> [Task] No pictures belong in the copy. Retype exactly, and only, the stretch of lines below from the one with "建筑工程技术操作证：筑梦工程人的通行证 中式风格装饰" through the one with "if it's gone".
===== Material for this exercise
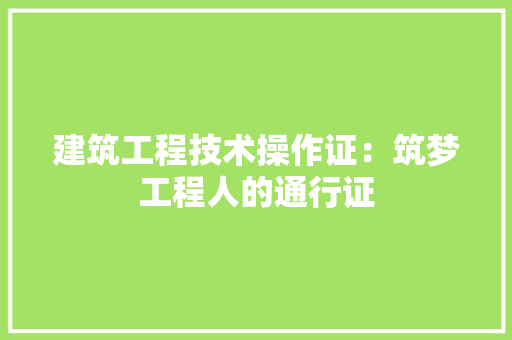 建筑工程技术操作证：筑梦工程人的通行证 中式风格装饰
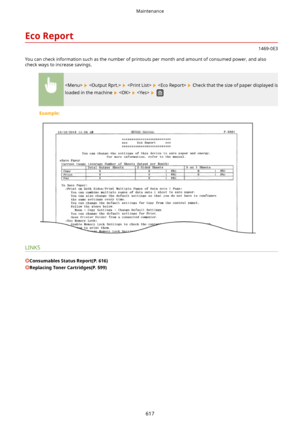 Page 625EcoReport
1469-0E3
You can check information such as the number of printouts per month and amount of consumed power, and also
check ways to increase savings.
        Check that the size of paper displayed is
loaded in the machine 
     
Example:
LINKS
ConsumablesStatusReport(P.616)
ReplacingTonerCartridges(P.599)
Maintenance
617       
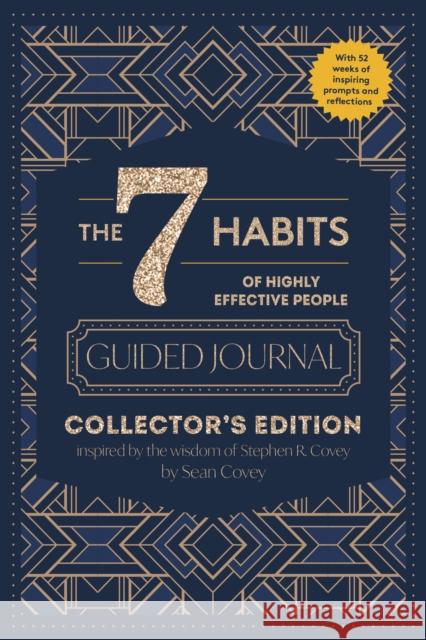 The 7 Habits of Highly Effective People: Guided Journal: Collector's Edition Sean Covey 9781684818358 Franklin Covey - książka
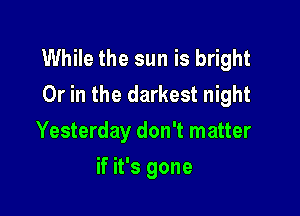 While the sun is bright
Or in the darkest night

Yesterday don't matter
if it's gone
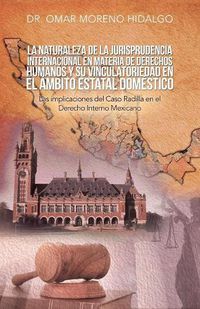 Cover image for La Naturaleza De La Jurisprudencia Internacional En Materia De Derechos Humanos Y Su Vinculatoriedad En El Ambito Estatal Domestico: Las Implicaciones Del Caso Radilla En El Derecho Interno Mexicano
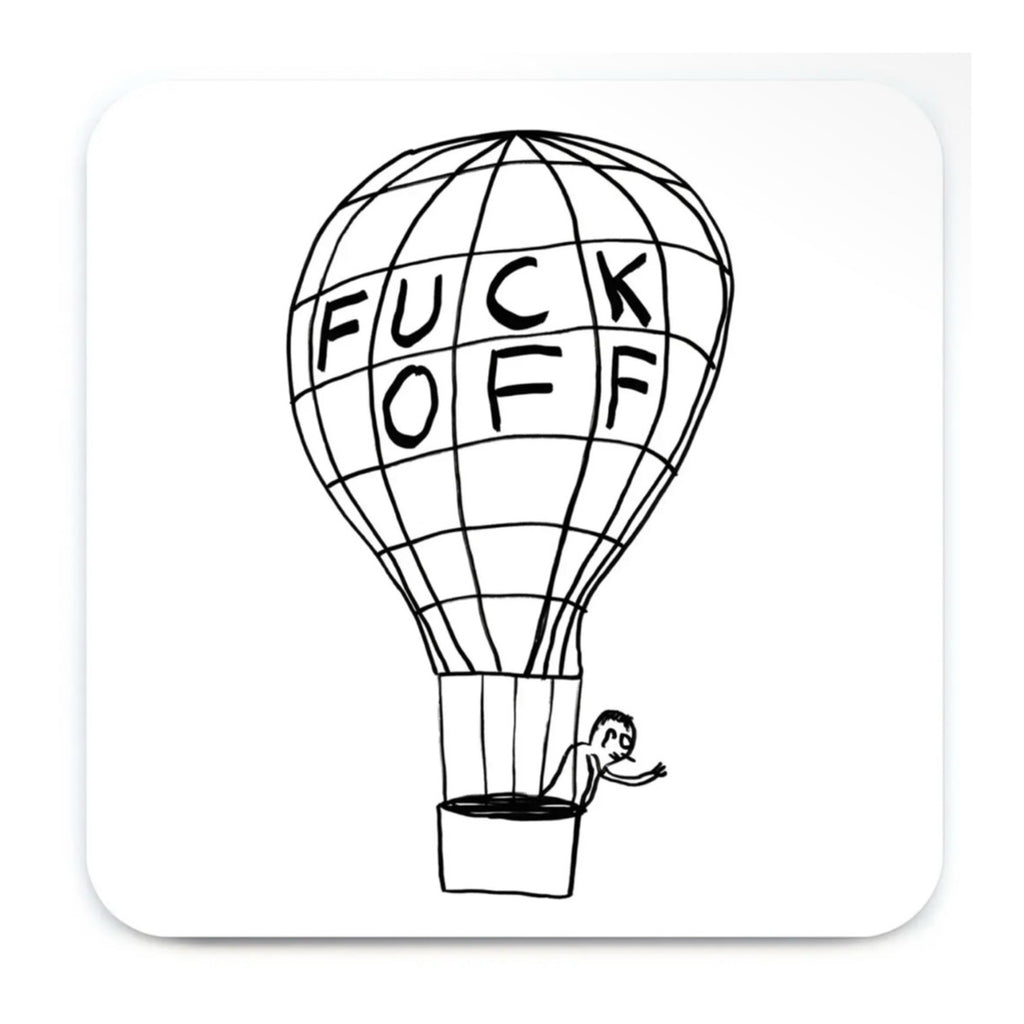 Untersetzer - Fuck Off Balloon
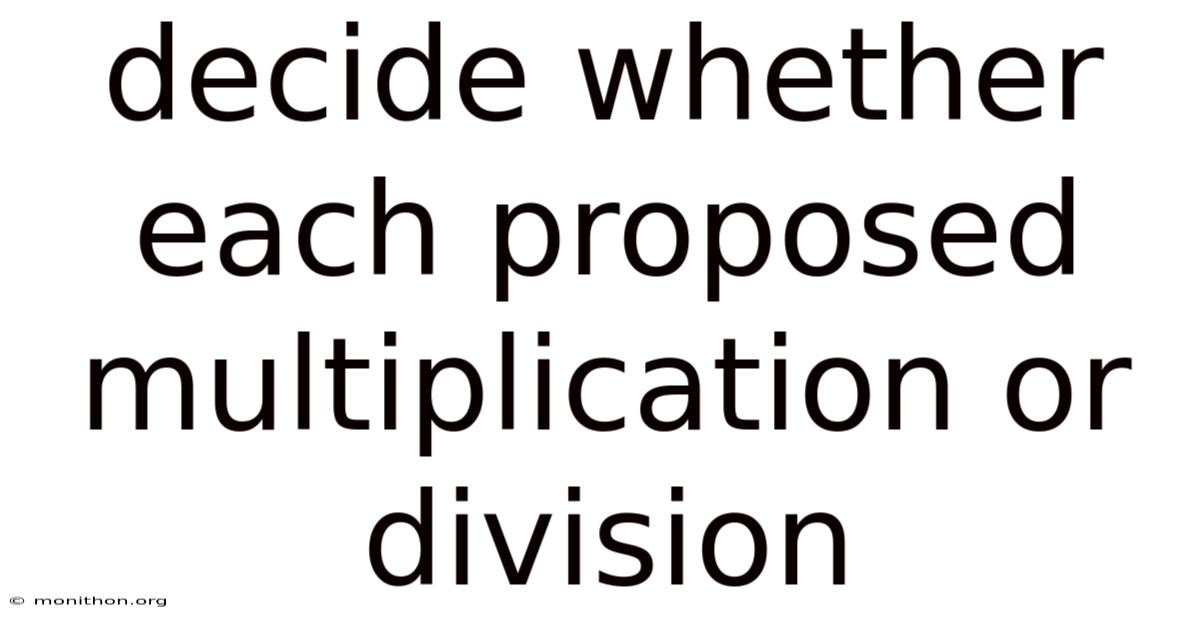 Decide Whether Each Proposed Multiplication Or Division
==========
===== Material for this exercise
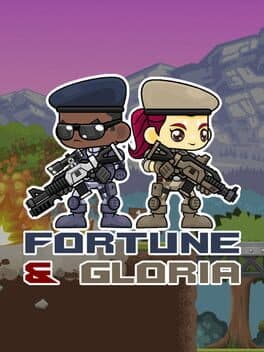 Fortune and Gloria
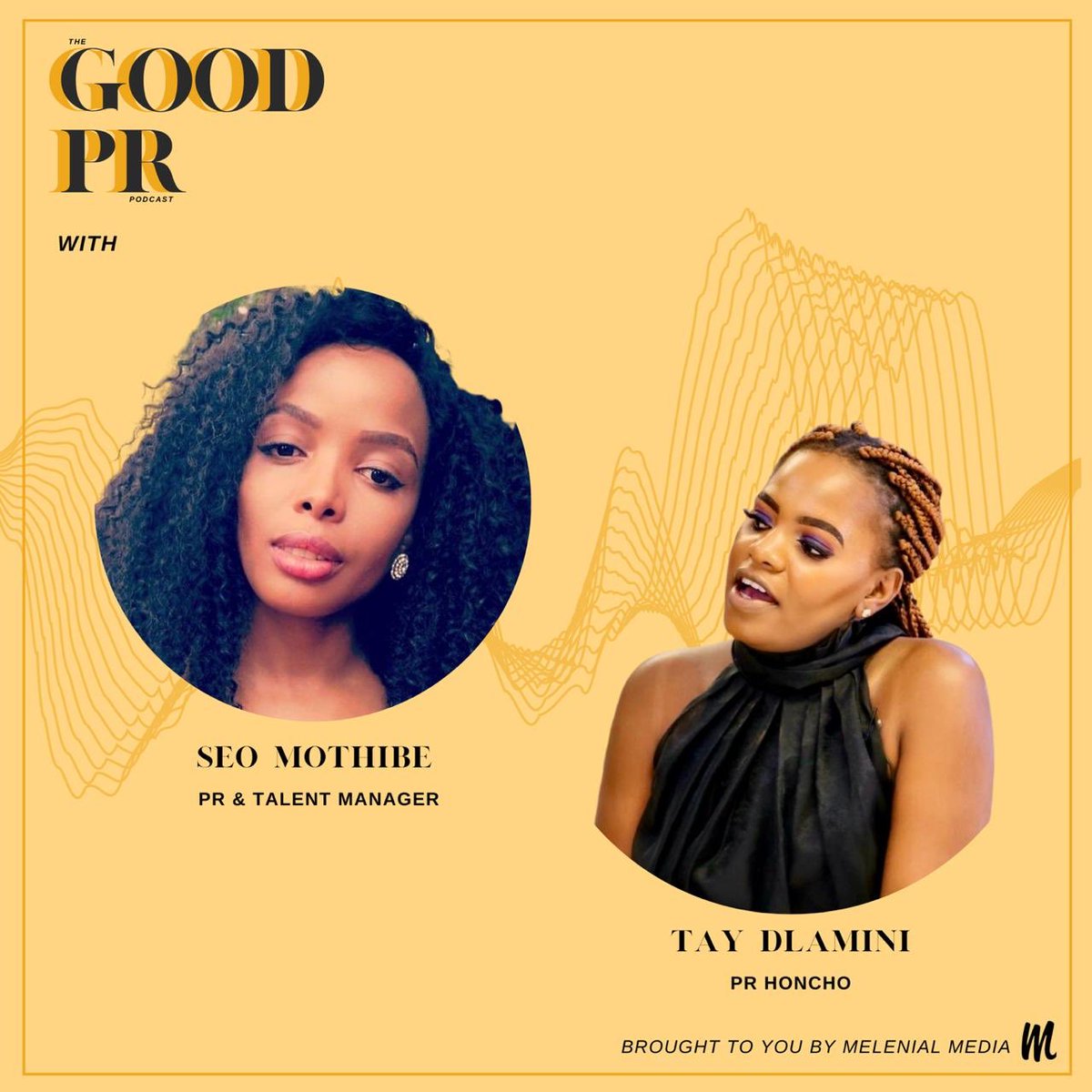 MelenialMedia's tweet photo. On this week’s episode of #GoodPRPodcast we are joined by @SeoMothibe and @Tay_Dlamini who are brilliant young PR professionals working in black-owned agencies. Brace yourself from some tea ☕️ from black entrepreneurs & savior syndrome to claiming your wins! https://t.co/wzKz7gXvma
==========
> [Response to the exercise]
 建筑工程技术操作证：筑梦工程人的通行证 中式风格装饰
 Page 625EcoReport
1469-0E3
You can check information such as the number of printouts per month and amount of consumed power, and also
check ways to increase savings.
        Check that the size of paper displayed is
loaded in the machine 
     
Example:
LINKS
ConsumablesStatusReport(P.616)
ReplacingTonerCartridges(P.599)
Maintenance
617       
 The 7 Habits of Highly Effective People: Guided Journal: Collector's Edition Sean Covey 9781684818358 Franklin Covey - książka
 While the sun is bright
Or in the darkest night

Yesterday don't matter
if it's gone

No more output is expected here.